Compressor efficiency not a load of hot air

With climate change and global warming a concern, manufacturers are finding more efficient ways to operate compressors resulting in financial and environmental benefits.

THEY say the best things in life are free, but with resources such as water and air being used wastefully, everything comes at a price.

Australian manufacturers are counting the cost of inefficient compressed air systems, with air leaks caused by incorrect sizing and pipework, lack of maintenance and a tendency to oversize and over-pressurise machines draining both electricity and profits.

All these factors can result in systems often only working at 40% efficiency, according to Dino Alessio, marketing manager with Champion Compressors.

“The capital cost of a compressor can be as small as 5% of its total lifecycle costs (LCC), yet the cost of energy consumed can be as high as 85%,” Alessio told Manufacturers Monthly.

“If it was a tap and water was leaking, everyone would run to turn it off to save water and money. The same vigilance should be applied to leaking compressed air systems.

“An air leak is 8-9 times more expensive than the same size water leak, but often manufacturers leave it,” he said.

Technology available

The technology exists to allow manufacturers to measure and control how much air they are using.

According to Alessio, one of the best ways to keep compressor systems running efficiently is to conduct air audits.

“A poorly maintained compressed air system will soon become inefficient. Often, users don’t realise when their compressed air system is not performing at its optimum capacity. As far as they are concerned, as long as the machine is still running, it is working fine,” he said.

He also said the audits are a good way for manufacturers to find out the minimum amount of air pressure they need to run an operation.

“A lot of manufacturers employ compressors that produce excessive amounts compressed air and at higher pressures than that required for their applications. Many companies run their compressors at 7 bar (around 100psi) instead of just the 6 they need.
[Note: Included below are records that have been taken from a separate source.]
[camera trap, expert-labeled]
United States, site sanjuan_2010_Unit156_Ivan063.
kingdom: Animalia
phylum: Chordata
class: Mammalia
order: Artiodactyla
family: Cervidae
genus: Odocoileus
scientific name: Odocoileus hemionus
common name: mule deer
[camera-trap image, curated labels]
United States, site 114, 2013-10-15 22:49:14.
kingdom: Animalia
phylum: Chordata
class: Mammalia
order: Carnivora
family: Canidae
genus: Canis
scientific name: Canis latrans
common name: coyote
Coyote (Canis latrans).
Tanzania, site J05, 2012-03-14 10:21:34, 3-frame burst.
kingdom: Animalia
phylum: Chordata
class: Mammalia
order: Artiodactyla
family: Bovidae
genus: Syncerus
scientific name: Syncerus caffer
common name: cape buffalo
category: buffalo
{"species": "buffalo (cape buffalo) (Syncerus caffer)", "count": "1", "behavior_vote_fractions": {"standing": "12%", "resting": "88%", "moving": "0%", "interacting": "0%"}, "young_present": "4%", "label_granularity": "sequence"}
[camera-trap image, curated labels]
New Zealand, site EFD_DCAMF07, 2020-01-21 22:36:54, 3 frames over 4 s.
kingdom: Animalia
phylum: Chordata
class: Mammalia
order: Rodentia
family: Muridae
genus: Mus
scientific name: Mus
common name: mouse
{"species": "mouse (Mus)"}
Considering 1 bar represents approximately 8% of energy consumption, they are wasting energy and losing money,” Alessio said.

Another cause of inefficient compressor operation is the use of incorrectly sized piping and is a common cause of energy loss.

The right fit

Alessio says many companies have a tendency to undersize their pipe system, failing to upgrade it when they purchase a bigger compressor.

“Inadequately sized pipework restricts air flow. Some manufacturers tend to react by increasing compressor output to overcome the resistance and achieve the same air pressure at the point of use,” he said.

He says manufacturers are also wasting energy by not using the right sized compressor in relation to load requirements.

“There is a tendency for some engineers to oversize air compressors. Not only does this increase capital cost, it also results in increased operational expenses due to excessive electricity consumption,” he said.

“A manufacturer might only need to run a system at 500L/sec but instead decides to use 700L/sec so the system is only operating at 50-70%. They are actually not saving any energy as they are only using a fraction of the compressed air being produced,” he said.

Alessio suggests manufacturers would be better off purchasing the right sized machine for the application and then add a machine or remove the smaller compressor and upgrade as the company expands.

All in the design

As well as more efficient compressor operation, improvements in system design is also helping manufacturers to save money and operate in a way that is more environmentally friendly.

According to Alessio, the use of hybrid machines which allow for multiple stages of compression can make systems more efficient and minimise air loss.

“Inefficiency occurs due to air ‘slippage’ through the gap that exists between the gear and the casting. Under pressure, the air is still going to be forced through this gap.

“In multi-stage or tandem compression, the air is only pressurised up to about 2 or 3 bar in the first stage (30 to 40psi), and from 3 to 7 bar (40 to 100psi) in the second stage. Less is required to achieve these incremental increases in pressure, and as a result, air losses through the gear/casting gap are minimised,” he said.